[SELECTED TEXT Boundary: Start]

In extreme cases, experts say, this can cause a child to become withdrawn, unmotivated, irritable and aggressive.
Zoe and her brother, Sam, are aged 23 and 25, but they've only just started to get along.
Their rivalry was at its peak during their teenage years, she recalls. "Sam did everything he could to be nasty and difficult. I think he wanted to be an only child and I was just a thorn in his side from day one. For example, we had to share a room when we were little, but he wouldn't let me in unless I paid him. Once I hit my teens, I fought back and made it my mission to outshine Sam in every aspect of life. It got pretty intense."
So, what can exasperated parents do when teenage siblings are constantly at each other's throats?
Experts agree parents can help in several ways: among them, by stepping in to mediate and also by giving children the tools to cope with their own feelings.
"I would advocate moderation," says Shanahan. "Parents should allow some healthy rivalry because this can teach conflict resolution, competition and sharing. But they need to step in if it is becoming too unhealthy. In the teen years, parents need to shift from being a manager to being more of a consultant."
His advice for parents is to teach problem-solving strategies alongside effective communication.
"Family time is important to encourage siblings to see the family as a team rather than a group of individuals. Encourage team-building games or activities and help them find common characteristics or interests, as this will strengthen their relationship," he says.
A "sibling night" when the youngsters can run the evening - choose a menu, cook the meal and find an activity in which everyone in the family can participate - can be a way to break down barriers, Shanahan says. This will encourage co-operation and help the youngsters discover that their talents may lie in different areas.
"Children can address the situation by understanding there are some things they are better at than their siblings, and some things they are not as good at."
Sellery says any form of sibling rivalry is damaging to a relationship, unless a parent quickly intervenes and uses the right conflict resolution skills so that learning can take place.
As she sees it, a parent should simply act as impartial mediator, someone who doesn't take sides but instead acknowledges how each teenager feels and makes sure the children are also aware of each other's feelings.
"By saying to each child what the other is feeling and needing, without taking sides and making one right and the other wrong, you become a trusted facilitator," Sellery says. "It also means there is no benefit to running to you and 'tattling', as this doesn't get the other child in trouble. The parent only ever acts to get the feelings of both sides expressed. There is no judgment attached."
Importantly, parents should be aware they can often exacerbate an already touchy situation, Sellery says. She cites clinical psychologist Dr Thomas Gordon, founder of Parent Effectiveness Training, who says a parental discipline approach based on reward and punishment only creates an environment of competition and actually fosters sibling rivalry. "Instead, use a guidance approach and abandon rewards and punishments. If you do, sibling rivalry will diminish."
Zoe and Sam have spent a lot of time over the past few years talking about the issues they had as teenagers. Much of the frustration, Zoe says, was due to her own difficulties with sharing their parents' attention. This was particularly because her brother did not do as well in school and, therefore, in her eyes, was far less deserving of their time. By working through these feelings with Sam, the two have started to build a positive bond.
"Our friendship as adults has grown from honest discussions about the rivalry we shared as children," Zoe says. "Understanding each other's point of view and experience of our parent's attention has thankfully brought us closer."

[SELECTED TEXT Boundary: End]

REQUIRED ACTION 1 -
Reproduce the sibling rivalry article between "Their rivalry was" and "their own feelings.", inclusive.
REQUIRED ACTION 2 -
What does the sibling rivalry article say a child can become in extreme cases?
Use only the sibling rivalry article.

[LISTED RECORDS Boundary: Start]

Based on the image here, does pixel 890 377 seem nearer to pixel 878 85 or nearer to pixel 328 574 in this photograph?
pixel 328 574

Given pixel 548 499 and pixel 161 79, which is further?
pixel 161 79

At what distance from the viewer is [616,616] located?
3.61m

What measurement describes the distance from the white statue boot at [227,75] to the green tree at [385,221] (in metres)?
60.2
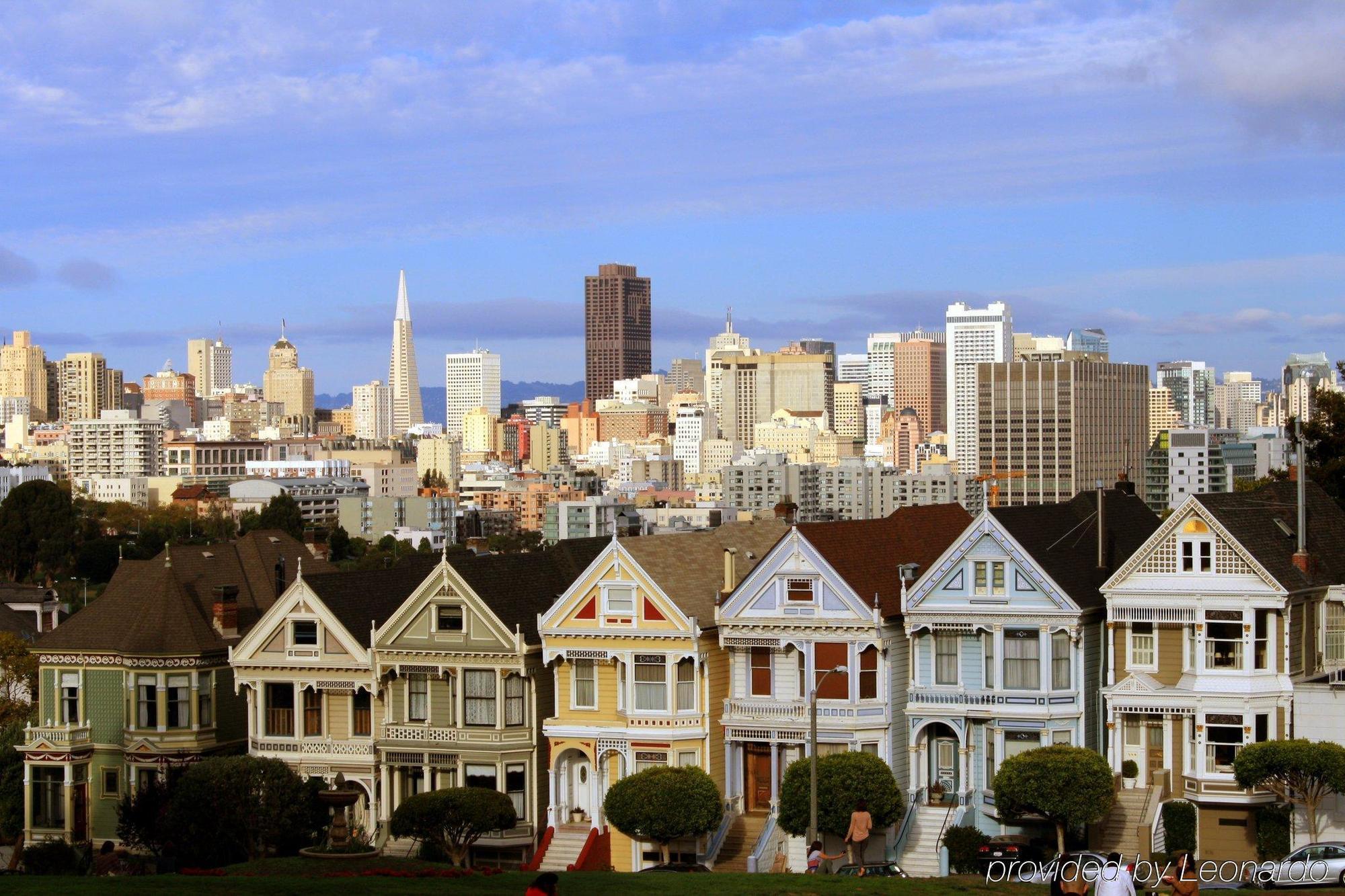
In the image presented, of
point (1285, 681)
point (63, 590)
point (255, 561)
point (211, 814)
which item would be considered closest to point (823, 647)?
point (1285, 681)

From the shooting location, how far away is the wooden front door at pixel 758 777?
49.1 metres

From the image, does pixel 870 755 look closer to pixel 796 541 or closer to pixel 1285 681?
pixel 796 541

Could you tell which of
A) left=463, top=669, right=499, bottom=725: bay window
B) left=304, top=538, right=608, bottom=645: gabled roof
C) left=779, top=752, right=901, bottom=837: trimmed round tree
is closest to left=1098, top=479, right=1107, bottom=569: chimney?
left=779, top=752, right=901, bottom=837: trimmed round tree

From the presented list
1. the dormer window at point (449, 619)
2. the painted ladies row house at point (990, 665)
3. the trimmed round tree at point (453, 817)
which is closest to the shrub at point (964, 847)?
the painted ladies row house at point (990, 665)

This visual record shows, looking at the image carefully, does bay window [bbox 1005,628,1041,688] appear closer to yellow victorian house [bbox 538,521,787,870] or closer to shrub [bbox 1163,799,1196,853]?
shrub [bbox 1163,799,1196,853]

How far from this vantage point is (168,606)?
5522 centimetres

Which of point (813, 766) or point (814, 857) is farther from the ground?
point (813, 766)

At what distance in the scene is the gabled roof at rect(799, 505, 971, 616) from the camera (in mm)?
48438

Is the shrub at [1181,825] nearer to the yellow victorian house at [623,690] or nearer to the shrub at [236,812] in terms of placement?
the yellow victorian house at [623,690]

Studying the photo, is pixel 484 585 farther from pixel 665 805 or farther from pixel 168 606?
pixel 168 606

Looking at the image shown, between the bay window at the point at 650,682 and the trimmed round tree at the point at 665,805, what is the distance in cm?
223

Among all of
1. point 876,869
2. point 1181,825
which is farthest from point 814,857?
point 1181,825

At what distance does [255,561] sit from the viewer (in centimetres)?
6000

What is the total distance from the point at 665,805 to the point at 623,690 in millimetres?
3613
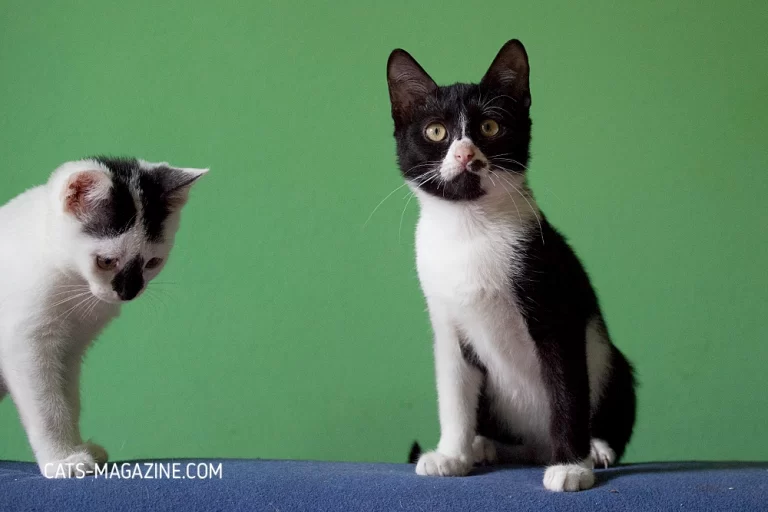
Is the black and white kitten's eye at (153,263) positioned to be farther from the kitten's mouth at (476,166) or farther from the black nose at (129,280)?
the kitten's mouth at (476,166)

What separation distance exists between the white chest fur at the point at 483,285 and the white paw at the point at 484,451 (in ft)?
0.42

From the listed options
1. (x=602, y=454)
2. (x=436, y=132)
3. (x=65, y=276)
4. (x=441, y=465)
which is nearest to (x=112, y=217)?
(x=65, y=276)

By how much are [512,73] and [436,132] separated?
6.7 inches

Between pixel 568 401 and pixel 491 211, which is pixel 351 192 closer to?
pixel 491 211

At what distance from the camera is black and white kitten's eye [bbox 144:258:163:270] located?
1241 millimetres

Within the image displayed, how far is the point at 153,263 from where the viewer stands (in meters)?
1.25

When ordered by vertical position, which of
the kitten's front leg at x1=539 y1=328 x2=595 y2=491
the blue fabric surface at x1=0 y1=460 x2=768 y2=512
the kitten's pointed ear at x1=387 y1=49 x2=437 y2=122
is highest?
the kitten's pointed ear at x1=387 y1=49 x2=437 y2=122

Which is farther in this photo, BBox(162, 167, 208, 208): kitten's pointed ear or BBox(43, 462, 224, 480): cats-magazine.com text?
BBox(162, 167, 208, 208): kitten's pointed ear

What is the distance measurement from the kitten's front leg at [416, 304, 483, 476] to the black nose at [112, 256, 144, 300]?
476mm

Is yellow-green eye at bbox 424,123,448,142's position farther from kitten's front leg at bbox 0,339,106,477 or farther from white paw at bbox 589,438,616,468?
kitten's front leg at bbox 0,339,106,477

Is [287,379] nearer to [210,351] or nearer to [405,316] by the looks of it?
[210,351]

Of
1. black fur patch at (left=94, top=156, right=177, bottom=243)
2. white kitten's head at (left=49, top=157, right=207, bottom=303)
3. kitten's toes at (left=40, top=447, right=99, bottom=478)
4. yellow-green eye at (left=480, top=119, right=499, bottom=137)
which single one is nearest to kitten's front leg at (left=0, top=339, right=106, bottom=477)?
kitten's toes at (left=40, top=447, right=99, bottom=478)

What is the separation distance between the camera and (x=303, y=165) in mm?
1823

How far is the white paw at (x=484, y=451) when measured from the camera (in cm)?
136
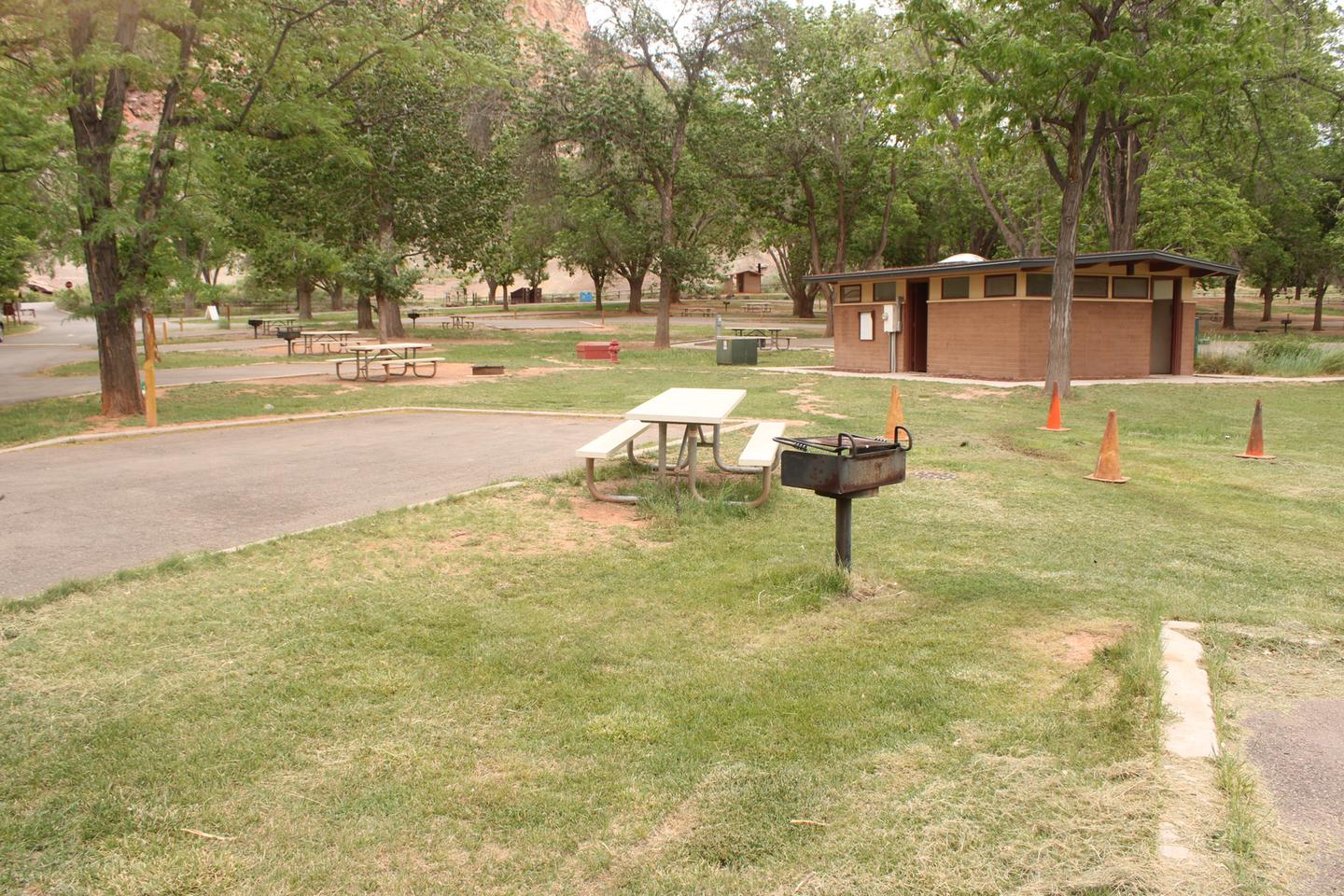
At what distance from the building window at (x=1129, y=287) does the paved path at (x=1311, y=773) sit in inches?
754

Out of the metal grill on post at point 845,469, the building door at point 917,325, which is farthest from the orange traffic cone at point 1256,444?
the building door at point 917,325

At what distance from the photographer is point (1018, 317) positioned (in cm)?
2011

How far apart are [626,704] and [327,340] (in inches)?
1155

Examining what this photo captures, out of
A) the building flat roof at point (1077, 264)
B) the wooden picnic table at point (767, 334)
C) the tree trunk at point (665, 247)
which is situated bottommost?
the wooden picnic table at point (767, 334)

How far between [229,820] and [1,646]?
84.7 inches

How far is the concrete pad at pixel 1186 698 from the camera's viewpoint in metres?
3.35

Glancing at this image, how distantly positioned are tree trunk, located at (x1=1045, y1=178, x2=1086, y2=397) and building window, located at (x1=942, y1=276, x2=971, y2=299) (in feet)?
13.5

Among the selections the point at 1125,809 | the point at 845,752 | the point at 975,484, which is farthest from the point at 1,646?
the point at 975,484

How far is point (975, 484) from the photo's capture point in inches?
330

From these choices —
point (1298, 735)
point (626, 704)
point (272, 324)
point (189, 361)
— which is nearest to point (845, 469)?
point (626, 704)

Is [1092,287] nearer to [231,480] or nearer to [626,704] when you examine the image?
[231,480]

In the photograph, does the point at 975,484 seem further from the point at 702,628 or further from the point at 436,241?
the point at 436,241

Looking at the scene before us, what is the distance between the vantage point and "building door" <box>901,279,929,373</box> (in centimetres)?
2330

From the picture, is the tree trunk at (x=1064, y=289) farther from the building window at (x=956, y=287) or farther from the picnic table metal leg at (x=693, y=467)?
the picnic table metal leg at (x=693, y=467)
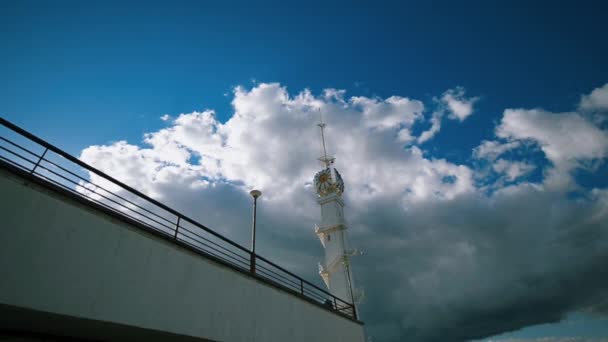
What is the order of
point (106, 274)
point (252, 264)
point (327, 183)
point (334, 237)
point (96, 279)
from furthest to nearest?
point (327, 183), point (334, 237), point (252, 264), point (106, 274), point (96, 279)

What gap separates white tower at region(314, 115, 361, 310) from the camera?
3475cm

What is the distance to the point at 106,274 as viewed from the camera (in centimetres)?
783

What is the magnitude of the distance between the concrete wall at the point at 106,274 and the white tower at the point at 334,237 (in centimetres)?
2320

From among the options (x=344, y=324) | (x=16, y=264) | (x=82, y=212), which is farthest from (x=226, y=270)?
(x=344, y=324)

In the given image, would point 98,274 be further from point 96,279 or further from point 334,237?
point 334,237

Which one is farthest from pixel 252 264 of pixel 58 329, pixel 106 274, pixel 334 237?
pixel 334 237

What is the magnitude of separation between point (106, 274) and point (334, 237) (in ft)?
102

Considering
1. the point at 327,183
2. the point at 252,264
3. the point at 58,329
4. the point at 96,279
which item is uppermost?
the point at 327,183

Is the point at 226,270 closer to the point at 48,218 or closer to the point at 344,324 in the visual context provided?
the point at 48,218

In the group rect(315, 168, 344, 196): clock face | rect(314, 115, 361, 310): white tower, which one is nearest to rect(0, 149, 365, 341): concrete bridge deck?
rect(314, 115, 361, 310): white tower

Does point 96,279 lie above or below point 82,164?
below

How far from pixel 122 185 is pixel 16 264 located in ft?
10.9

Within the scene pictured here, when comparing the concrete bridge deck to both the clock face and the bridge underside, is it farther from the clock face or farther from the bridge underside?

[LISTED RECORDS Boundary: End]

EXERCISE OUTPUT 1 -
Their rivalry was at its peak during their teenage years, she recalls. "Sam did everything he could to be nasty and difficult. I think he wanted to be an only child and I was just a thorn in his side from day one. For example, we had to share a room when we were little, but he wouldn't let me in unless I paid him. Once I hit my teens, I fought back and made it my mission to outshine Sam in every aspect of life. It got pretty intense."
So, what can exasperated parents do when teenage siblings are constantly at each other's throats?
Experts agree parents can help in several ways: among them, by stepping in to mediate and also by giving children the tools to cope with their own feelings.

EXERCISE OUTPUT 2 -
Withdrawn, unmotivated, irritable and aggressive.